- WORK TO BE COMPLETED -
Every record below is to be retyped exactly, with the pictures left out.

- Saved entries -

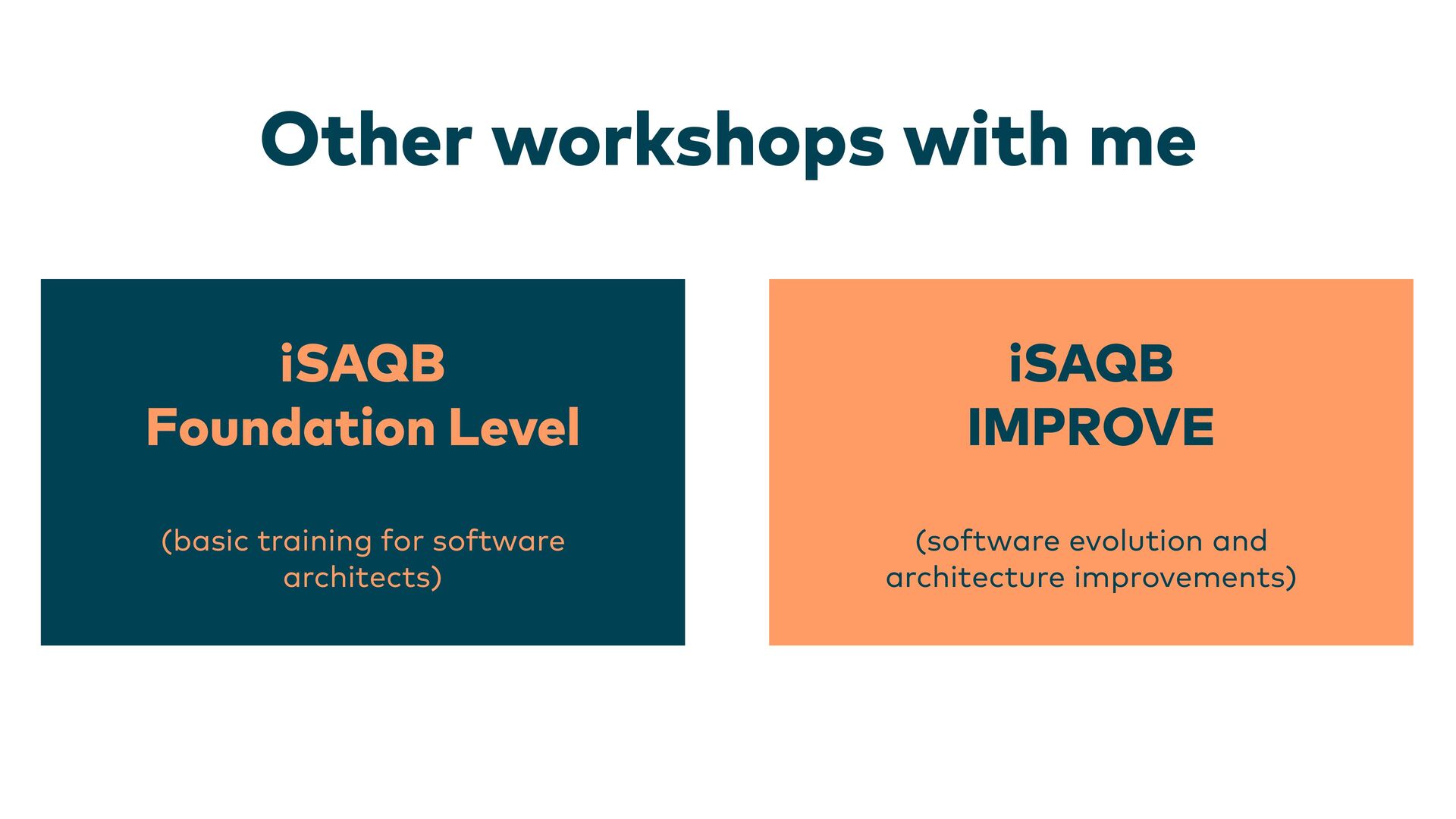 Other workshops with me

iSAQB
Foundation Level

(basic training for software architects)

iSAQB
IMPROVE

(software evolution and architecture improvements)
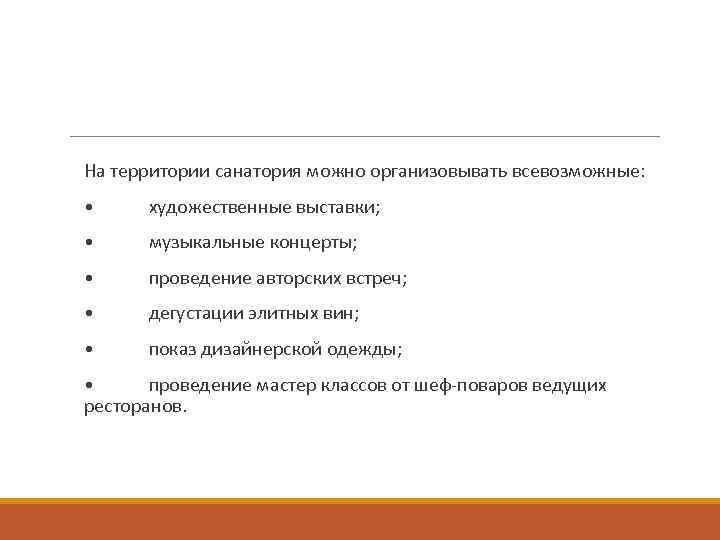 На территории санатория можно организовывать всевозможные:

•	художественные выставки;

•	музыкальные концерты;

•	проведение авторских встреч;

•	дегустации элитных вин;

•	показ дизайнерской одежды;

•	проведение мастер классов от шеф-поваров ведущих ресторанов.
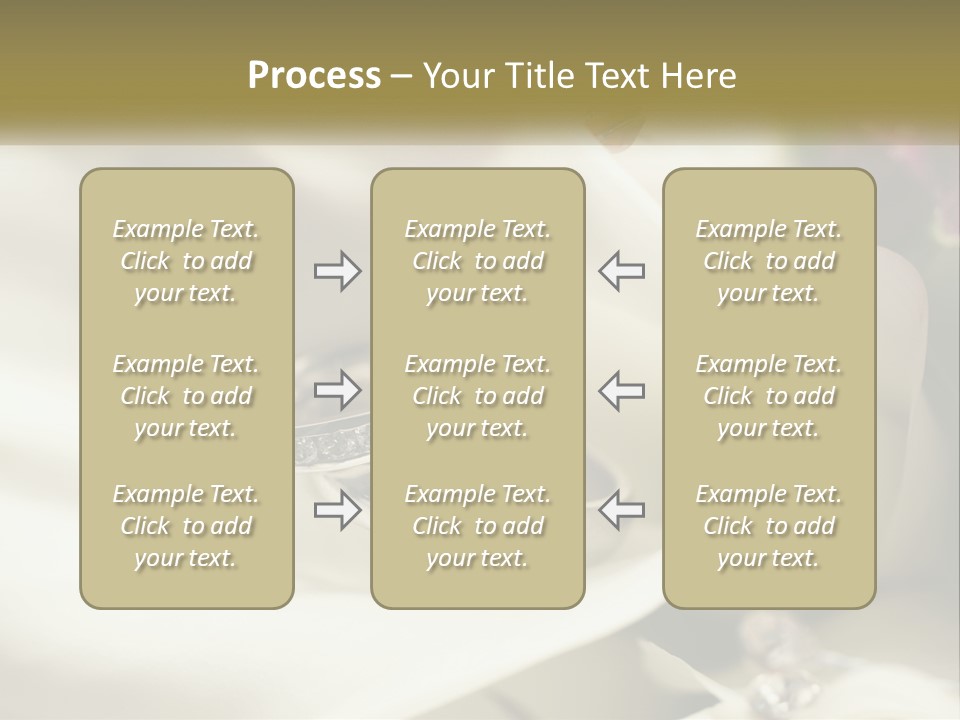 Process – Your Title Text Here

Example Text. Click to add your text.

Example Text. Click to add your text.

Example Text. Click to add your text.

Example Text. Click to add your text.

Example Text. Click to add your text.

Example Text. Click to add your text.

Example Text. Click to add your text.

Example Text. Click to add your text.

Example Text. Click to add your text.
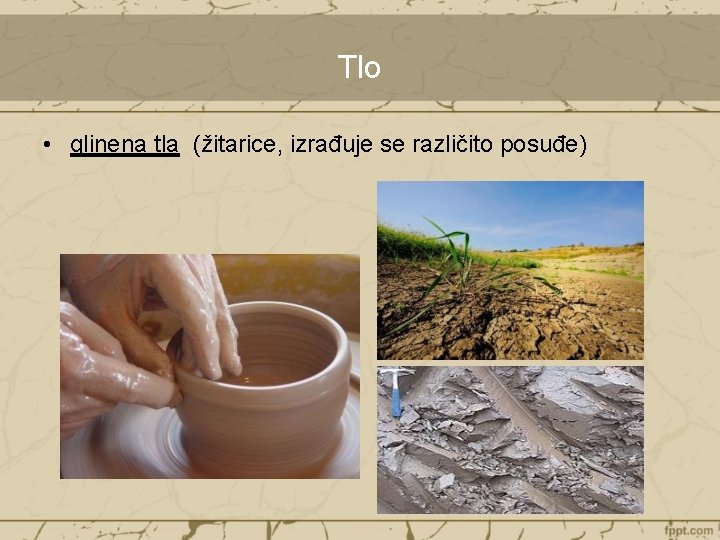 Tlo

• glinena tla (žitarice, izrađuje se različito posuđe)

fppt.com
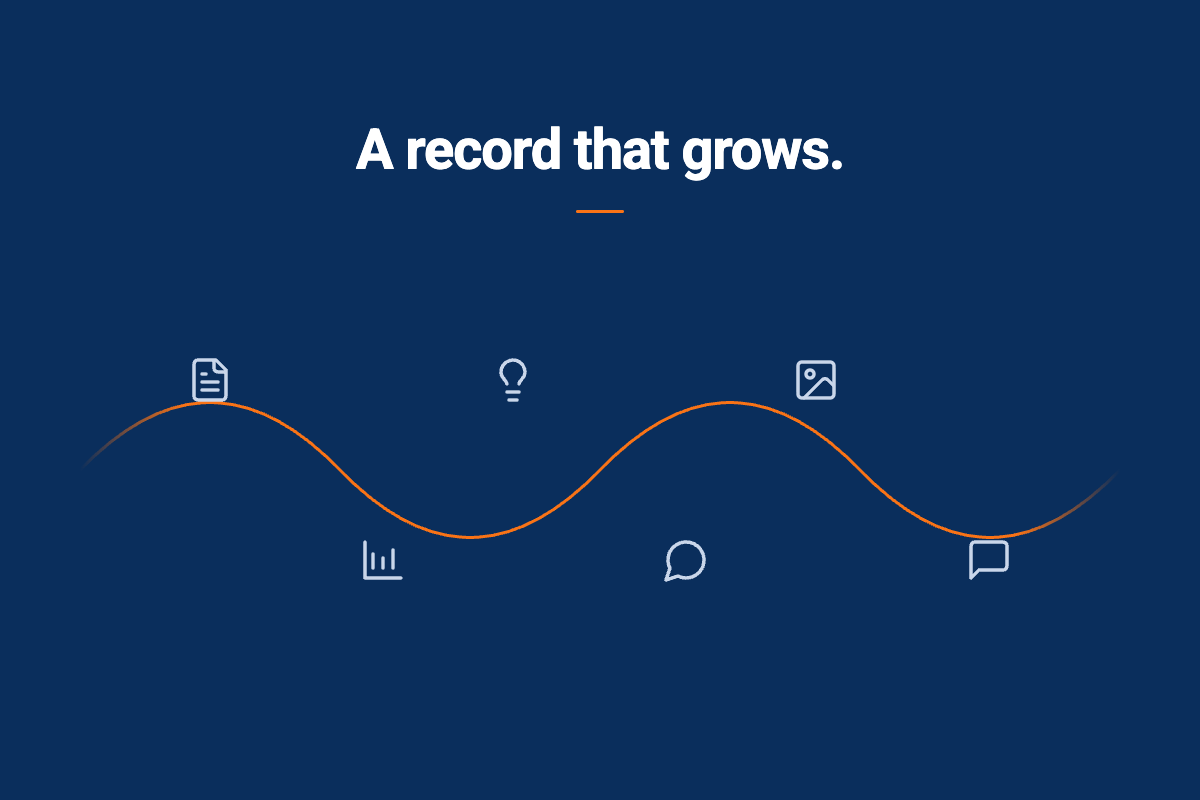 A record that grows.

- COMPLETED EXERCISE -
 Other workshops with me

iSAQB
Foundation Level

(basic training for software architects)

iSAQB
IMPROVE

(software evolution and architecture improvements)
 На территории санатория можно организовывать всевозможные:

•	художественные выставки;

•	музыкальные концерты;

•	проведение авторских встреч;

•	дегустации элитных вин;

•	показ дизайнерской одежды;

•	проведение мастер классов от шеф-поваров ведущих ресторанов.
 Process – Your Title Text Here

Example Text. Click to add your text.

Example Text. Click to add your text.

Example Text. Click to add your text.

Example Text. Click to add your text.

Example Text. Click to add your text.

Example Text. Click to add your text.

Example Text. Click to add your text.

Example Text. Click to add your text.

Example Text. Click to add your text.
 Tlo

• glinena tla (žitarice, izrađuje se različito posuđe)

fppt.com
 A record that grows.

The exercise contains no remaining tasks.